4. Table and formula extraction

Withdrawal form::
Specify the format (e.g. Markdown):

curl -X POST -F 'file=@/path/to/test.pdf' -F 'extraction_format=markdown' localhost:5060 --output table.json

be in favor ofmarkdown,latex,htmlFormat.

Extraction formula::
The default output is LaTeX format, which can be analyzed directly with the Layout Analysis command.

5. Visualization output

Would like to see the labeled PDF:

curl -X POST -F 'file=@/path/to/test.pdf' localhost:5060/visualize --output visualized.pdf

in the end::
The output PDF will be labeled with the location and type of each element.

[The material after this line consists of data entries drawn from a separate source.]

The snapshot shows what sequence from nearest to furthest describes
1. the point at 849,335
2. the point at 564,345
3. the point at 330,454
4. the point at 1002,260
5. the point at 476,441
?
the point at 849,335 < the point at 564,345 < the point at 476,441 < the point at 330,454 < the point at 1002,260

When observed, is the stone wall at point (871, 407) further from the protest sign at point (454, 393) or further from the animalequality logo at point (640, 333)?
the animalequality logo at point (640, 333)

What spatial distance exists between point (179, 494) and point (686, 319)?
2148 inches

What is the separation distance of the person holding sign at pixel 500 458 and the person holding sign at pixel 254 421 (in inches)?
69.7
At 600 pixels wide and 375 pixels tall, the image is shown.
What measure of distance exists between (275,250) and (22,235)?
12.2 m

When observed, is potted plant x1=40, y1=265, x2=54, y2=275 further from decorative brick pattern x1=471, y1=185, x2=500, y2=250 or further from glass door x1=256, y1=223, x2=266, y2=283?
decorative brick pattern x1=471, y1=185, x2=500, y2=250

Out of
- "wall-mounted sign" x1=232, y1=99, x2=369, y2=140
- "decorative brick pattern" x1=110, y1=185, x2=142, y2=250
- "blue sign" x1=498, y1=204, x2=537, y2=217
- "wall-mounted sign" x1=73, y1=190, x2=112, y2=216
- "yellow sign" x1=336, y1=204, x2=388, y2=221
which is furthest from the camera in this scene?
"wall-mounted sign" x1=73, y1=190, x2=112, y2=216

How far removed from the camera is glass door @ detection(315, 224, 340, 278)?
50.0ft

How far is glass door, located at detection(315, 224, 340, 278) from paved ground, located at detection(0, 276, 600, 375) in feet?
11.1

6. Adding language support

A few languages are supported by default, would like to add more languages (e.g. Chinese):

Enter the container:

docker exec -it --user root pdf-analysis /bin/bash

Install language packs, e.g. Chinese:

apt-get install tesseract-ocr-chi-sim

Check:

curl localhost:5060/info

see thatchi_simIndicates success.

7. Discontinuation of services

Discontinuation of services:

docker stop pdf-analysis

Output element order

The results of the analysis are organized in a specific order. The tool uses Poppler to determine the initial reading order, which is then adjusted according to the element type:

The header is at the top of the page, sorted in internal order.
Common elements (text, tables, etc.) are arranged in average reading order.
The footer and footnote are placed last.
Elements without text (e.g., images) are ordered according to the order of the nearest element with text.

caveat

hardware requirement: Visual model requires GPU and 5GB of video memory, without GPU it will be slow with CPU. lightGBM is CPU only and requires 2GB of RAM.
tempo: 15 pages of academic papers, 0.42 sec/page in fast mode, 1.75 sec/page in VGT (GPU), 13.5 sec/page in VGT (CPU).
adjust components during testing: View the log when something goes wrong:

docker logs pdf-analysis

These features and steps will help you get started quickly and handle a variety of PDF needs.

application scenario

academic research
Researchers use it to extract tables and formulas from papers and organize data more efficiently.
file management
Archivists convert scans of old documents into searchable PDFs that are easy to find.
Legal work
Attorneys analyze contract PDFs to quickly locate clauses and forms.

QA

Is there a fee?
No charge. This is open source tool, free to download and use on GitHub.
Do I need to network?
Internet connection is required to download the image, after which it can be run offline.
Does it support Chinese?
Support. Chinese packages need to be installed manually (e.g.tesseract-ocr-chi-sim), slightly less effective than English but usable.